Ha habido históricamente dos grandes procedimientos para producir la verdad sobre el sexo.
Por un lado, las sociedades que fueron numerosas: China, Japón, India, Roma, las sociedades árabes musulmanas, sociedades que se dotaron de una ars erotica. En el arte erótico, la verdad es extraída del placer mismo, tomado como práctica y recogido como experiencia; el placer no es tenido en cuenta en relación con una ley absoluta de lo permitido y lo prohibido ni con un criterio de utilidad, sino que, primero y ante todo, es tenido en cuenta en relación consigo mismo; debe ser conocido como placer, por lo tanto según su intensidad, su calidad específica, su duración, sus reverberaciones en el cuerpo y el alma. Más aún, ese saber debe ser revertido sobre la práctica sexual, para trabajarla desde el interior y amplificar sus efectos. Así se constituye un saber que debe permanecer secreto, no por una sospecha de infamia que mancharía a su objeto, sino por la necesidad de mantenerlo en la mayor reserva, ya que, según la tradición, perdería su eficacia y su virtud si fuera divulgado. Es, pues, fundamental la relación con el maestro poseedor de los secretos; él, únicamente, puede transmitirlo de manera esotérica y al término de una iniciación durante la cual guía, con un saber y una serveridad sin fallas, el avance de su discípulo. Los efectos de ese arte magistral, mucho más generosos de lo que dejaría suponerla sequedad de sus recetas, deben transfigurar al que recibe sus privilegios: dominio absoluto del cuerpo, goce único, olvido del tiempo y de los límites, elixir de larga vida, exilio de la muerte y sus amenazas.
Nuestra civilización, a primera vista al menos, no posee ninguna ars erotica. Como desquite, es sin duda la única en practicar una scientia sexuales. O mejor, es la única que ha desarrollado durante siglos, para decir la verdad del sexo, procedimientos que en lo esencial corresponden a una forma de saber rigurosamente opuesta al arte de las iniciaciones y al secreto magistral: se trata de la confesión.

■ **Líneas de datos**:
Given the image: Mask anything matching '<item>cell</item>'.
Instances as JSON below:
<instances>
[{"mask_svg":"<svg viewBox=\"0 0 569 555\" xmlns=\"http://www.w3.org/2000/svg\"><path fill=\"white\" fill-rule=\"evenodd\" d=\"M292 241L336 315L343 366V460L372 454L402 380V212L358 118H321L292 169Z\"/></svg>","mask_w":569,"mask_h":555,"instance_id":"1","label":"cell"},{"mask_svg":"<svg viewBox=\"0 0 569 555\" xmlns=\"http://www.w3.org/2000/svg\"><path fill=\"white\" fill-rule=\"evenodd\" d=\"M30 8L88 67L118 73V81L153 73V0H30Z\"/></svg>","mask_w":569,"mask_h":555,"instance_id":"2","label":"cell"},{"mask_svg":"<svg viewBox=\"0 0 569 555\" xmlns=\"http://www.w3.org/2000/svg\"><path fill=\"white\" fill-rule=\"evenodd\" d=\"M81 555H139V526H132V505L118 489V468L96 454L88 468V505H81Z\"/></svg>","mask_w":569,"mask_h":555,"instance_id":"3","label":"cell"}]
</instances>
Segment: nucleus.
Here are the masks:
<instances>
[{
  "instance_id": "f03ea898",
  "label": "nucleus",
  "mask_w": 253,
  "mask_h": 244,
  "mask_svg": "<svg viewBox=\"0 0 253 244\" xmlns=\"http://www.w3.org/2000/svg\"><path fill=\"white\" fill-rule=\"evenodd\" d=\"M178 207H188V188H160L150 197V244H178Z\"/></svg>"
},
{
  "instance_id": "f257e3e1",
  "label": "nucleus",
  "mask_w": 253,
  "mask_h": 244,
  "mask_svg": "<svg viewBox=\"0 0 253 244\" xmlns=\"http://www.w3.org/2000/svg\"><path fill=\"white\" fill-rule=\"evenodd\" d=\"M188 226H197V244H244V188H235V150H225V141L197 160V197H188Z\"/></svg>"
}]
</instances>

■ **Ejercicios propuestos**:
- 1) Responde a estas preguntas sobre el fragmento acerca de la verdad del sexo:
(a) ¿Qué sociedades se dotaron de una ars erotica?
(b) Según la tradición, ¿en qué caso perdería ese saber su eficacia y su virtud?
(c) ¿Qué procedimiento ha desarrollado nuestra civilización para decir la verdad del sexo?
- 2) Copia el pasaje del fragmento sobre la verdad del sexo que empieza en "Nuestra civilización, a" y termina en "de la confesión.", y sustituye en él "civilización" por "cultura".

■ **Soluciones**:
- 1)
(a) China, Japón, India, Roma y las sociedades árabes musulmanas.
(b) Si fuera divulgado.
(c) La confesión.

- 2)
Nuestra cultura, a primera vista al menos, no posee ninguna ars erotica. Como desquite, es sin duda la única en practicar una scientia sexuales. O mejor, es la única que ha desarrollado durante siglos, para decir la verdad del sexo, procedimientos que en lo esencial corresponden a una forma de saber rigurosamente opuesta al arte de las iniciaciones y al secreto magistral: se trata de la confesión.